> [What is needed] Quote the data below verbatim, reproducing every line without any change.

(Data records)
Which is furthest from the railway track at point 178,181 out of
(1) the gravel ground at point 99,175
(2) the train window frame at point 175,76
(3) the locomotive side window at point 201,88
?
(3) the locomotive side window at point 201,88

> [Task solution]
Which is furthest from the railway track at point 178,181 out of
(1) the gravel ground at point 99,175
(2) the train window frame at point 175,76
(3) the locomotive side window at point 201,88
?
(3) the locomotive side window at point 201,88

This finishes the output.